▶ **Fragen zum Text**
- a) Schreibe aus dem Textauszug alles von „感 KAN bedeutet“ bis hinunter zu „Leben lebenswert ist?“ erneut ab und ersetze dabei „Reflexionsfrage“ durch „Denkfrage“.
- b) Beantworte zum Textauszug die folgenden Fragen:
(i) Was bedeutet „Gai“?
(ii) Wer verwendet in der Logotherapie den Geisteszustand, mit dem Mieko Kamiya IKIGAI-kan verglichen hat?
(iii) In welcher Stadt begegnen uns betende Mönche auf den Straßen?

▶ **Textauszug**
+---+

Wie geht es uns, wenn wir kein Ikigai haben?

Wer zum ersten Mal nach Japan reist, wird von den Eindrücken schnell überwältigt. Besonders eindrücklich ist das Aufeinandertreffen traditioneller und moderner Kultur. Auf den Straßen Tokios begegnen uns betende Mönche und wir laufen an modernsten Displays vorbei, über die uns die neuste Werbung in Lautstärke einer Diskothek erreicht.

Interessant für IKIGAI Interessierte ist, dass einerseits “IKIGAI” ein allgemeines Wort der japanischen Sprache ist und zugleich nicht alle Japaner:innen behaupten würden, über ein IKIGAI-Gefühl zu verfügen.

Wenn IKIGAI so etwas wie die “japanische Philosophie des Sinnfindens” ist, muss man offen sagen:
Nicht jede:r Japaner:in ist daran interessiert, einen Lebenssinn zu finden.

IKIGAI-KAN

Um IKIGAI-kan zu verstehen, können wir uns die Wortherkunft vor Augen führen.

生き Iki entstammt dem Wort “Iki-ru” und bedeutet Leben, Alltag, Geburt.

がい Gai entstammt dem Wort “kai” und bedeutet Wert.

感 KAN bedeutet Gefühl; Empfindung; Emotion; Wahrnehmung.


IKIGAI-kan handelt von dem Gefühl, wenn wir im Moment spüren, dass das Leben lebenswert ist.
— Klaus Motoki Tonn

Eine Reflexionsfrage für dein IKIGAI

In welchen Momenten spürst Du, dass das Leben lebenswert ist?

 
 

IKIGAI-KAN ist ein Geisteszustand

IKIGAI-kan hat Mieko Kamiya als Geisteszustand beschrieben, den wir erleben, wenn unser IKIGAI in uns lebendig ist. Sie hat es mit dem Geisteszustand verglichen, den Viktor Frankl in der Logotherapie verwendet*. Damit schlug Mieko Kamiya eine Brücke von der IKIGAI-Psychologie zur Existenzanalyse.

Es gibt zwei Arten, das Wort ,Ikigai’ zu verwenden; es kann sich auf die Quelle oder das Objekt des Lebenswerts beziehen, wie in ,Dieses Kind ist mein Ikigai’, oder es kann sich auf den geistigen Zustand beziehen, wenn man Ikigai fühlt. Letzteres ist das, was Frankl das ,Gefühl des Sinns’ nennt. Ich werde es ,Ikigai-Kan’ nennen, um es von dem ersteren ,Ikigai’ selbst zu unterscheiden.

+---+

▶ **Bereitgestelltes Material**

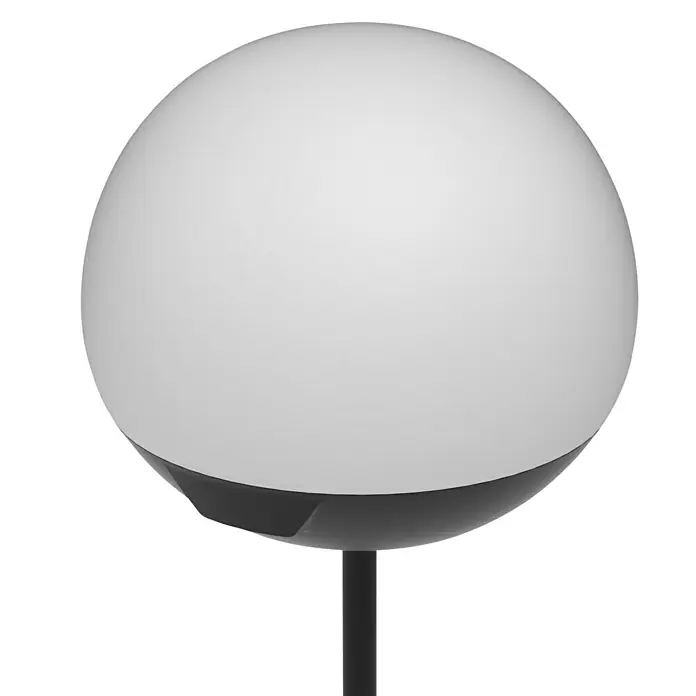 Lumix Solarleuchte Pompom - Lichtfarbe: RGB, Höhe: 100 cm, Pompom - Diese Aufnahme zeigt eine kugelförmige Außenleuchte in Weiß und Grau, montiert auf einem schlanken, schwarzen Pfosten. Perfekt für Gärten.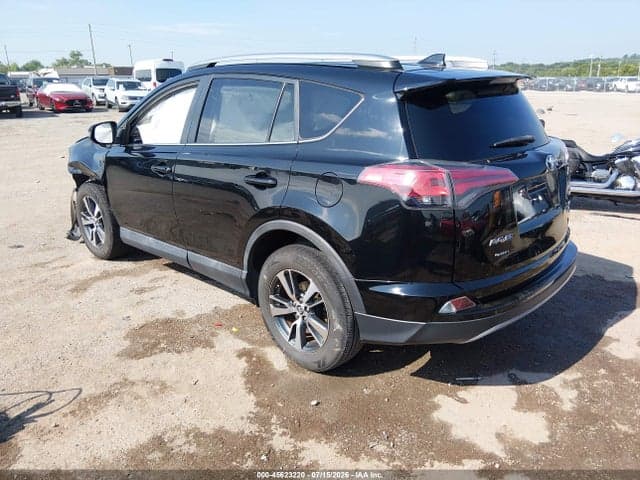2018 TOYOTA RAV4 XLE 3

+---+

▶ **Lösungen im Einzelnen**
- a)
感 KAN bedeutet Gefühl; Empfindung; Emotion; Wahrnehmung.


IKIGAI-kan handelt von dem Gefühl, wenn wir im Moment spüren, dass das Leben lebenswert ist.
— Klaus Motoki Tonn

Eine Denkfrage für dein IKIGAI

In welchen Momenten spürst Du, dass das Leben lebenswert ist?

- b)
(i) Wert
(ii) Viktor Frankl
(iii) In Tokio